The hypocrisy that gets under John’s wooly skin is the way that these people have come to hear him preach and to be baptized, but only as a backup plan or a novelty. Because what they also believe, what they draw their sense of identity from, is that as children of Abraham they are already a chosen people, a nation of the elect, and with that belief at the center of their faith there’s really no reason to receive what John has to offer, except perhaps as entertainment.

It’s a very dangerous thing that we do here on Sunday mornings. We gather for a four-fold pattern of worship: we gather to be greeted and blessed; we hear words of scripture holding the promises of God’s grace and mercy; we share a meal as a sign and significance of the meaning of that grace; and then we send each other out – but for what? We call this assembly a worship service, but who is served? We speak of the freedom of a Christian, the advent of the reign of God – but who is being freed and who will be included in God’s reign? To say these things, to say them over and over, means to create an expectation.

I met with Bishop Wayne Miller earlier this week in his office, just an informal meeting really – spending some time getting to know each other. Among other things we talked about the church’s struggles with fundamentalism and secularism.
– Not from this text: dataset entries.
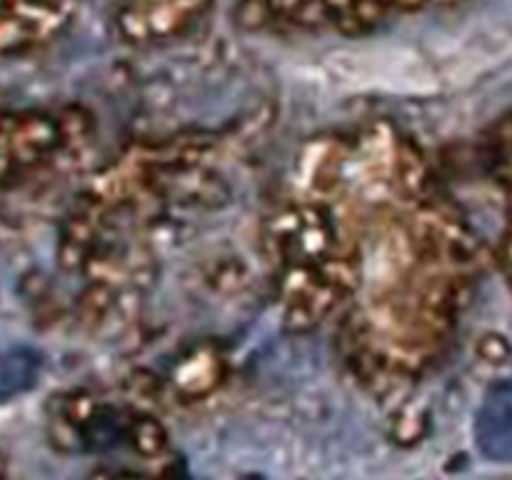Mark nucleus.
<instances>
[{
  "instance_id": "obj_1",
  "label": "nucleus",
  "mask_w": 512,
  "mask_h": 480,
  "mask_svg": "<svg viewBox=\"0 0 512 480\" xmlns=\"http://www.w3.org/2000/svg\"><path fill=\"white\" fill-rule=\"evenodd\" d=\"M263 248L285 328L333 323L340 363L378 398L440 363L483 268L468 215L388 123L310 140Z\"/></svg>"
},
{
  "instance_id": "obj_2",
  "label": "nucleus",
  "mask_w": 512,
  "mask_h": 480,
  "mask_svg": "<svg viewBox=\"0 0 512 480\" xmlns=\"http://www.w3.org/2000/svg\"><path fill=\"white\" fill-rule=\"evenodd\" d=\"M275 23L320 33H365L408 13L455 0H253Z\"/></svg>"
},
{
  "instance_id": "obj_3",
  "label": "nucleus",
  "mask_w": 512,
  "mask_h": 480,
  "mask_svg": "<svg viewBox=\"0 0 512 480\" xmlns=\"http://www.w3.org/2000/svg\"><path fill=\"white\" fill-rule=\"evenodd\" d=\"M68 145V125L55 115L0 103V203L23 180L53 163Z\"/></svg>"
},
{
  "instance_id": "obj_4",
  "label": "nucleus",
  "mask_w": 512,
  "mask_h": 480,
  "mask_svg": "<svg viewBox=\"0 0 512 480\" xmlns=\"http://www.w3.org/2000/svg\"><path fill=\"white\" fill-rule=\"evenodd\" d=\"M475 438L490 460L512 463V383H500L485 395L475 420Z\"/></svg>"
},
{
  "instance_id": "obj_5",
  "label": "nucleus",
  "mask_w": 512,
  "mask_h": 480,
  "mask_svg": "<svg viewBox=\"0 0 512 480\" xmlns=\"http://www.w3.org/2000/svg\"><path fill=\"white\" fill-rule=\"evenodd\" d=\"M38 375V360L25 350H10L0 353V400L20 395L35 383Z\"/></svg>"
}]
</instances>
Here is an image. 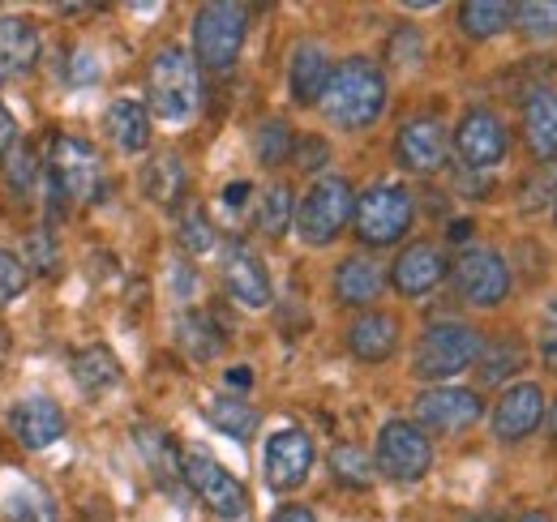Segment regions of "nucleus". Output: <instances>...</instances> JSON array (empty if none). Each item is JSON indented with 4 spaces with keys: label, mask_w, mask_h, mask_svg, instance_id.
Segmentation results:
<instances>
[{
    "label": "nucleus",
    "mask_w": 557,
    "mask_h": 522,
    "mask_svg": "<svg viewBox=\"0 0 557 522\" xmlns=\"http://www.w3.org/2000/svg\"><path fill=\"white\" fill-rule=\"evenodd\" d=\"M510 26L532 44H549V39H557V0L510 4Z\"/></svg>",
    "instance_id": "35"
},
{
    "label": "nucleus",
    "mask_w": 557,
    "mask_h": 522,
    "mask_svg": "<svg viewBox=\"0 0 557 522\" xmlns=\"http://www.w3.org/2000/svg\"><path fill=\"white\" fill-rule=\"evenodd\" d=\"M554 219H557V185H554Z\"/></svg>",
    "instance_id": "53"
},
{
    "label": "nucleus",
    "mask_w": 557,
    "mask_h": 522,
    "mask_svg": "<svg viewBox=\"0 0 557 522\" xmlns=\"http://www.w3.org/2000/svg\"><path fill=\"white\" fill-rule=\"evenodd\" d=\"M292 146H296V133L287 129V121H278V116H267L258 125V133H253V154H258L262 167L287 163L292 159Z\"/></svg>",
    "instance_id": "37"
},
{
    "label": "nucleus",
    "mask_w": 557,
    "mask_h": 522,
    "mask_svg": "<svg viewBox=\"0 0 557 522\" xmlns=\"http://www.w3.org/2000/svg\"><path fill=\"white\" fill-rule=\"evenodd\" d=\"M292 163H296L300 172H322V167L331 163V141L318 137V133L296 137V146H292Z\"/></svg>",
    "instance_id": "41"
},
{
    "label": "nucleus",
    "mask_w": 557,
    "mask_h": 522,
    "mask_svg": "<svg viewBox=\"0 0 557 522\" xmlns=\"http://www.w3.org/2000/svg\"><path fill=\"white\" fill-rule=\"evenodd\" d=\"M446 274H450L446 253H442L433 240H412V245L395 258V265H391V287H395V296H404V300H420V296H429Z\"/></svg>",
    "instance_id": "17"
},
{
    "label": "nucleus",
    "mask_w": 557,
    "mask_h": 522,
    "mask_svg": "<svg viewBox=\"0 0 557 522\" xmlns=\"http://www.w3.org/2000/svg\"><path fill=\"white\" fill-rule=\"evenodd\" d=\"M386 99H391V82L377 61L369 57H348L339 65H331V77H326V90L318 99L322 116L344 133H360L373 129L386 112Z\"/></svg>",
    "instance_id": "1"
},
{
    "label": "nucleus",
    "mask_w": 557,
    "mask_h": 522,
    "mask_svg": "<svg viewBox=\"0 0 557 522\" xmlns=\"http://www.w3.org/2000/svg\"><path fill=\"white\" fill-rule=\"evenodd\" d=\"M481 347H485V338H481L476 326H468V322H433L417 338L412 373H417L420 382L459 377L463 369H472L481 360Z\"/></svg>",
    "instance_id": "4"
},
{
    "label": "nucleus",
    "mask_w": 557,
    "mask_h": 522,
    "mask_svg": "<svg viewBox=\"0 0 557 522\" xmlns=\"http://www.w3.org/2000/svg\"><path fill=\"white\" fill-rule=\"evenodd\" d=\"M39 185H44V167H39L35 150L26 141H13L4 150V189H9V197L17 206H26V201H35Z\"/></svg>",
    "instance_id": "29"
},
{
    "label": "nucleus",
    "mask_w": 557,
    "mask_h": 522,
    "mask_svg": "<svg viewBox=\"0 0 557 522\" xmlns=\"http://www.w3.org/2000/svg\"><path fill=\"white\" fill-rule=\"evenodd\" d=\"M176 245H181L185 253H194V258H202V253H210V249L219 245L207 210H202L198 201H181V206H176Z\"/></svg>",
    "instance_id": "34"
},
{
    "label": "nucleus",
    "mask_w": 557,
    "mask_h": 522,
    "mask_svg": "<svg viewBox=\"0 0 557 522\" xmlns=\"http://www.w3.org/2000/svg\"><path fill=\"white\" fill-rule=\"evenodd\" d=\"M146 99L159 121L168 125H189L198 121L202 112V69L194 61L189 48L181 44H168L150 57V69H146Z\"/></svg>",
    "instance_id": "2"
},
{
    "label": "nucleus",
    "mask_w": 557,
    "mask_h": 522,
    "mask_svg": "<svg viewBox=\"0 0 557 522\" xmlns=\"http://www.w3.org/2000/svg\"><path fill=\"white\" fill-rule=\"evenodd\" d=\"M395 159H399V167L412 172V176H433V172H442L446 159H450V137L442 129V121H433V116L408 121L404 129L395 133Z\"/></svg>",
    "instance_id": "16"
},
{
    "label": "nucleus",
    "mask_w": 557,
    "mask_h": 522,
    "mask_svg": "<svg viewBox=\"0 0 557 522\" xmlns=\"http://www.w3.org/2000/svg\"><path fill=\"white\" fill-rule=\"evenodd\" d=\"M249 189H253L249 181H232V185L223 189V201H227V206L236 210V206H245V201H249Z\"/></svg>",
    "instance_id": "46"
},
{
    "label": "nucleus",
    "mask_w": 557,
    "mask_h": 522,
    "mask_svg": "<svg viewBox=\"0 0 557 522\" xmlns=\"http://www.w3.org/2000/svg\"><path fill=\"white\" fill-rule=\"evenodd\" d=\"M523 141H528V154L536 163L557 159V90H549V86H536L523 99Z\"/></svg>",
    "instance_id": "21"
},
{
    "label": "nucleus",
    "mask_w": 557,
    "mask_h": 522,
    "mask_svg": "<svg viewBox=\"0 0 557 522\" xmlns=\"http://www.w3.org/2000/svg\"><path fill=\"white\" fill-rule=\"evenodd\" d=\"M528 364V347L519 338H497L481 347V360H476V373H481V386H502L510 373H519Z\"/></svg>",
    "instance_id": "32"
},
{
    "label": "nucleus",
    "mask_w": 557,
    "mask_h": 522,
    "mask_svg": "<svg viewBox=\"0 0 557 522\" xmlns=\"http://www.w3.org/2000/svg\"><path fill=\"white\" fill-rule=\"evenodd\" d=\"M549 433H554V437H557V402H554V407H549Z\"/></svg>",
    "instance_id": "51"
},
{
    "label": "nucleus",
    "mask_w": 557,
    "mask_h": 522,
    "mask_svg": "<svg viewBox=\"0 0 557 522\" xmlns=\"http://www.w3.org/2000/svg\"><path fill=\"white\" fill-rule=\"evenodd\" d=\"M176 347H181V356H189L194 364H210V360L223 351V334H219V326L210 322L207 313L189 309V313L176 318Z\"/></svg>",
    "instance_id": "28"
},
{
    "label": "nucleus",
    "mask_w": 557,
    "mask_h": 522,
    "mask_svg": "<svg viewBox=\"0 0 557 522\" xmlns=\"http://www.w3.org/2000/svg\"><path fill=\"white\" fill-rule=\"evenodd\" d=\"M13 141H17V125H13V112H9L4 103H0V154H4V150H9Z\"/></svg>",
    "instance_id": "45"
},
{
    "label": "nucleus",
    "mask_w": 557,
    "mask_h": 522,
    "mask_svg": "<svg viewBox=\"0 0 557 522\" xmlns=\"http://www.w3.org/2000/svg\"><path fill=\"white\" fill-rule=\"evenodd\" d=\"M103 129L121 154H141L150 146V112L138 99H116L103 116Z\"/></svg>",
    "instance_id": "26"
},
{
    "label": "nucleus",
    "mask_w": 557,
    "mask_h": 522,
    "mask_svg": "<svg viewBox=\"0 0 557 522\" xmlns=\"http://www.w3.org/2000/svg\"><path fill=\"white\" fill-rule=\"evenodd\" d=\"M506 26H510V4H502V0H468V4H459V30L468 39H476V44L502 35Z\"/></svg>",
    "instance_id": "33"
},
{
    "label": "nucleus",
    "mask_w": 557,
    "mask_h": 522,
    "mask_svg": "<svg viewBox=\"0 0 557 522\" xmlns=\"http://www.w3.org/2000/svg\"><path fill=\"white\" fill-rule=\"evenodd\" d=\"M351 206H356V194H351L348 181L344 176H322L296 201L292 227L309 249H326L351 227Z\"/></svg>",
    "instance_id": "5"
},
{
    "label": "nucleus",
    "mask_w": 557,
    "mask_h": 522,
    "mask_svg": "<svg viewBox=\"0 0 557 522\" xmlns=\"http://www.w3.org/2000/svg\"><path fill=\"white\" fill-rule=\"evenodd\" d=\"M39 52L44 44L26 17H0V82L30 73L39 65Z\"/></svg>",
    "instance_id": "25"
},
{
    "label": "nucleus",
    "mask_w": 557,
    "mask_h": 522,
    "mask_svg": "<svg viewBox=\"0 0 557 522\" xmlns=\"http://www.w3.org/2000/svg\"><path fill=\"white\" fill-rule=\"evenodd\" d=\"M450 278L459 300H468L472 309H497L510 296V265L497 249H485V245L463 249L450 265Z\"/></svg>",
    "instance_id": "10"
},
{
    "label": "nucleus",
    "mask_w": 557,
    "mask_h": 522,
    "mask_svg": "<svg viewBox=\"0 0 557 522\" xmlns=\"http://www.w3.org/2000/svg\"><path fill=\"white\" fill-rule=\"evenodd\" d=\"M485 415V398L468 386H429L417 398V428L429 433H468Z\"/></svg>",
    "instance_id": "12"
},
{
    "label": "nucleus",
    "mask_w": 557,
    "mask_h": 522,
    "mask_svg": "<svg viewBox=\"0 0 557 522\" xmlns=\"http://www.w3.org/2000/svg\"><path fill=\"white\" fill-rule=\"evenodd\" d=\"M26 287H30V274L22 258L13 249H0V304H13L17 296H26Z\"/></svg>",
    "instance_id": "40"
},
{
    "label": "nucleus",
    "mask_w": 557,
    "mask_h": 522,
    "mask_svg": "<svg viewBox=\"0 0 557 522\" xmlns=\"http://www.w3.org/2000/svg\"><path fill=\"white\" fill-rule=\"evenodd\" d=\"M181 480L214 519H240L249 510L245 484L223 471V462H214L207 450H181Z\"/></svg>",
    "instance_id": "8"
},
{
    "label": "nucleus",
    "mask_w": 557,
    "mask_h": 522,
    "mask_svg": "<svg viewBox=\"0 0 557 522\" xmlns=\"http://www.w3.org/2000/svg\"><path fill=\"white\" fill-rule=\"evenodd\" d=\"M22 265H26V274H52L57 265H61V249H57V240H52V232L44 227V232H30L26 240H22Z\"/></svg>",
    "instance_id": "39"
},
{
    "label": "nucleus",
    "mask_w": 557,
    "mask_h": 522,
    "mask_svg": "<svg viewBox=\"0 0 557 522\" xmlns=\"http://www.w3.org/2000/svg\"><path fill=\"white\" fill-rule=\"evenodd\" d=\"M510 150V137H506V125L497 121V112L488 108H468L459 129H455V154L468 172H488L506 159Z\"/></svg>",
    "instance_id": "14"
},
{
    "label": "nucleus",
    "mask_w": 557,
    "mask_h": 522,
    "mask_svg": "<svg viewBox=\"0 0 557 522\" xmlns=\"http://www.w3.org/2000/svg\"><path fill=\"white\" fill-rule=\"evenodd\" d=\"M271 522H318V519H313L309 506H278L275 514H271Z\"/></svg>",
    "instance_id": "44"
},
{
    "label": "nucleus",
    "mask_w": 557,
    "mask_h": 522,
    "mask_svg": "<svg viewBox=\"0 0 557 522\" xmlns=\"http://www.w3.org/2000/svg\"><path fill=\"white\" fill-rule=\"evenodd\" d=\"M326 467H331V475H335L344 488H369V484H373V475H377L373 458L364 455L360 446H351V442H339V446H331V455H326Z\"/></svg>",
    "instance_id": "36"
},
{
    "label": "nucleus",
    "mask_w": 557,
    "mask_h": 522,
    "mask_svg": "<svg viewBox=\"0 0 557 522\" xmlns=\"http://www.w3.org/2000/svg\"><path fill=\"white\" fill-rule=\"evenodd\" d=\"M493 437L497 442H528L541 420H545V390L536 382H515L497 394V407H493Z\"/></svg>",
    "instance_id": "15"
},
{
    "label": "nucleus",
    "mask_w": 557,
    "mask_h": 522,
    "mask_svg": "<svg viewBox=\"0 0 557 522\" xmlns=\"http://www.w3.org/2000/svg\"><path fill=\"white\" fill-rule=\"evenodd\" d=\"M386 291V274L369 253H351L335 270V300L348 309H369Z\"/></svg>",
    "instance_id": "24"
},
{
    "label": "nucleus",
    "mask_w": 557,
    "mask_h": 522,
    "mask_svg": "<svg viewBox=\"0 0 557 522\" xmlns=\"http://www.w3.org/2000/svg\"><path fill=\"white\" fill-rule=\"evenodd\" d=\"M0 519L4 522H61L57 510V497L26 480V475H9L4 488H0Z\"/></svg>",
    "instance_id": "22"
},
{
    "label": "nucleus",
    "mask_w": 557,
    "mask_h": 522,
    "mask_svg": "<svg viewBox=\"0 0 557 522\" xmlns=\"http://www.w3.org/2000/svg\"><path fill=\"white\" fill-rule=\"evenodd\" d=\"M386 52H391V61L395 65H420V52H424V39H420L417 26H399L395 35H391V44H386Z\"/></svg>",
    "instance_id": "43"
},
{
    "label": "nucleus",
    "mask_w": 557,
    "mask_h": 522,
    "mask_svg": "<svg viewBox=\"0 0 557 522\" xmlns=\"http://www.w3.org/2000/svg\"><path fill=\"white\" fill-rule=\"evenodd\" d=\"M227 386L249 390V386H253V373H249V369H227Z\"/></svg>",
    "instance_id": "48"
},
{
    "label": "nucleus",
    "mask_w": 557,
    "mask_h": 522,
    "mask_svg": "<svg viewBox=\"0 0 557 522\" xmlns=\"http://www.w3.org/2000/svg\"><path fill=\"white\" fill-rule=\"evenodd\" d=\"M9 360V330H4V322H0V364Z\"/></svg>",
    "instance_id": "50"
},
{
    "label": "nucleus",
    "mask_w": 557,
    "mask_h": 522,
    "mask_svg": "<svg viewBox=\"0 0 557 522\" xmlns=\"http://www.w3.org/2000/svg\"><path fill=\"white\" fill-rule=\"evenodd\" d=\"M292 219H296V197H292V189H287V185H271V189L262 194V201H258V227H262L271 240H278V236L292 227Z\"/></svg>",
    "instance_id": "38"
},
{
    "label": "nucleus",
    "mask_w": 557,
    "mask_h": 522,
    "mask_svg": "<svg viewBox=\"0 0 557 522\" xmlns=\"http://www.w3.org/2000/svg\"><path fill=\"white\" fill-rule=\"evenodd\" d=\"M373 467L395 480V484H417L433 467V442L429 433L417 428L412 420H386L377 428V450H373Z\"/></svg>",
    "instance_id": "7"
},
{
    "label": "nucleus",
    "mask_w": 557,
    "mask_h": 522,
    "mask_svg": "<svg viewBox=\"0 0 557 522\" xmlns=\"http://www.w3.org/2000/svg\"><path fill=\"white\" fill-rule=\"evenodd\" d=\"M519 522H549V519H545V514H523Z\"/></svg>",
    "instance_id": "52"
},
{
    "label": "nucleus",
    "mask_w": 557,
    "mask_h": 522,
    "mask_svg": "<svg viewBox=\"0 0 557 522\" xmlns=\"http://www.w3.org/2000/svg\"><path fill=\"white\" fill-rule=\"evenodd\" d=\"M468 232H472L468 219H455V223H450V240H468Z\"/></svg>",
    "instance_id": "49"
},
{
    "label": "nucleus",
    "mask_w": 557,
    "mask_h": 522,
    "mask_svg": "<svg viewBox=\"0 0 557 522\" xmlns=\"http://www.w3.org/2000/svg\"><path fill=\"white\" fill-rule=\"evenodd\" d=\"M536 351H541V364L557 377V296L545 300V313H541V334H536Z\"/></svg>",
    "instance_id": "42"
},
{
    "label": "nucleus",
    "mask_w": 557,
    "mask_h": 522,
    "mask_svg": "<svg viewBox=\"0 0 557 522\" xmlns=\"http://www.w3.org/2000/svg\"><path fill=\"white\" fill-rule=\"evenodd\" d=\"M326 77H331V57H326L322 44L305 39V44L292 48V61H287V95H292V103L313 108L322 99V90H326Z\"/></svg>",
    "instance_id": "20"
},
{
    "label": "nucleus",
    "mask_w": 557,
    "mask_h": 522,
    "mask_svg": "<svg viewBox=\"0 0 557 522\" xmlns=\"http://www.w3.org/2000/svg\"><path fill=\"white\" fill-rule=\"evenodd\" d=\"M73 382H77L86 394L112 390V386L121 382V360H116V356H112L103 343L82 347V351L73 356Z\"/></svg>",
    "instance_id": "30"
},
{
    "label": "nucleus",
    "mask_w": 557,
    "mask_h": 522,
    "mask_svg": "<svg viewBox=\"0 0 557 522\" xmlns=\"http://www.w3.org/2000/svg\"><path fill=\"white\" fill-rule=\"evenodd\" d=\"M348 351L360 364H386L399 351V318L395 313H360L348 326Z\"/></svg>",
    "instance_id": "19"
},
{
    "label": "nucleus",
    "mask_w": 557,
    "mask_h": 522,
    "mask_svg": "<svg viewBox=\"0 0 557 522\" xmlns=\"http://www.w3.org/2000/svg\"><path fill=\"white\" fill-rule=\"evenodd\" d=\"M9 433L26 450H48L65 437V411H61V402H52L44 394H30L9 411Z\"/></svg>",
    "instance_id": "18"
},
{
    "label": "nucleus",
    "mask_w": 557,
    "mask_h": 522,
    "mask_svg": "<svg viewBox=\"0 0 557 522\" xmlns=\"http://www.w3.org/2000/svg\"><path fill=\"white\" fill-rule=\"evenodd\" d=\"M138 185H141V197H146V201L176 210V206L185 201V189H189V172H185L181 154L159 150V154H150V159L141 163Z\"/></svg>",
    "instance_id": "23"
},
{
    "label": "nucleus",
    "mask_w": 557,
    "mask_h": 522,
    "mask_svg": "<svg viewBox=\"0 0 557 522\" xmlns=\"http://www.w3.org/2000/svg\"><path fill=\"white\" fill-rule=\"evenodd\" d=\"M44 172L61 185V194L70 201H95L103 194V159L95 154L90 141L73 137V133H57L48 141V163Z\"/></svg>",
    "instance_id": "9"
},
{
    "label": "nucleus",
    "mask_w": 557,
    "mask_h": 522,
    "mask_svg": "<svg viewBox=\"0 0 557 522\" xmlns=\"http://www.w3.org/2000/svg\"><path fill=\"white\" fill-rule=\"evenodd\" d=\"M134 442H138V450H141V458H146V467H150V475H154L163 488L185 484V480H181V450L172 446L168 433H159L154 424H138V428H134Z\"/></svg>",
    "instance_id": "27"
},
{
    "label": "nucleus",
    "mask_w": 557,
    "mask_h": 522,
    "mask_svg": "<svg viewBox=\"0 0 557 522\" xmlns=\"http://www.w3.org/2000/svg\"><path fill=\"white\" fill-rule=\"evenodd\" d=\"M249 35V9L232 0H210L194 17V61L210 73H227L236 65Z\"/></svg>",
    "instance_id": "6"
},
{
    "label": "nucleus",
    "mask_w": 557,
    "mask_h": 522,
    "mask_svg": "<svg viewBox=\"0 0 557 522\" xmlns=\"http://www.w3.org/2000/svg\"><path fill=\"white\" fill-rule=\"evenodd\" d=\"M313 462H318V450L305 428H278L262 450V475L275 493H296L309 480Z\"/></svg>",
    "instance_id": "13"
},
{
    "label": "nucleus",
    "mask_w": 557,
    "mask_h": 522,
    "mask_svg": "<svg viewBox=\"0 0 557 522\" xmlns=\"http://www.w3.org/2000/svg\"><path fill=\"white\" fill-rule=\"evenodd\" d=\"M412 223H417V197L404 185H391V181L369 185L351 206V232L369 249L399 245L412 232Z\"/></svg>",
    "instance_id": "3"
},
{
    "label": "nucleus",
    "mask_w": 557,
    "mask_h": 522,
    "mask_svg": "<svg viewBox=\"0 0 557 522\" xmlns=\"http://www.w3.org/2000/svg\"><path fill=\"white\" fill-rule=\"evenodd\" d=\"M207 420L223 437H232V442H249L258 433V411L245 398H236V394H219L207 407Z\"/></svg>",
    "instance_id": "31"
},
{
    "label": "nucleus",
    "mask_w": 557,
    "mask_h": 522,
    "mask_svg": "<svg viewBox=\"0 0 557 522\" xmlns=\"http://www.w3.org/2000/svg\"><path fill=\"white\" fill-rule=\"evenodd\" d=\"M219 270H223V287H227V296L236 304H245V309H267L271 304V296H275L271 291V270H267V261L258 258V249L249 240H240V236L223 240Z\"/></svg>",
    "instance_id": "11"
},
{
    "label": "nucleus",
    "mask_w": 557,
    "mask_h": 522,
    "mask_svg": "<svg viewBox=\"0 0 557 522\" xmlns=\"http://www.w3.org/2000/svg\"><path fill=\"white\" fill-rule=\"evenodd\" d=\"M73 69H77V73H73V82H82V77H86V82H90V77H95V73H99V65H95V61H90V52H77V61H73Z\"/></svg>",
    "instance_id": "47"
}]
</instances>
We talked about the fact that in a nation where increasingly fewer and fewer people see a need for church in their lives we must ask ourselves if the church that we love so much is still reaching out to those who have real and profound needs in their lives – needs for community, needs for meaning, needs for healing and love – or if we have become, like those who went to see and hear John preach and baptize, so sure of our history and lineage and pedigree, not as children of Abraham – but as children of the church, that we have come to treat this worship as a service to us, entertainment, instead of a service to the world.

John points forward, to a coming messiah who will break open the very small circles we draw around ourselves, and who will usher in a world of circles so wide that not a single one of us will be left outside. This messiah is a branch of the Jesse tree, but the baptism this messiah brings scatters itself wide in the wind, like those little helicopter pods that blow halfway down the block.

Halfway down the block, around the corner, by the monument at Kedzie and Logan we’ll be gathering on Tuesday night at 6pm. There are pilgrims traveling amongst us, knocking on our doors, asking what service we have to provide for them. Wondering if our worship leads us to bear fruit worthy of the gift of our baptism. What will we say?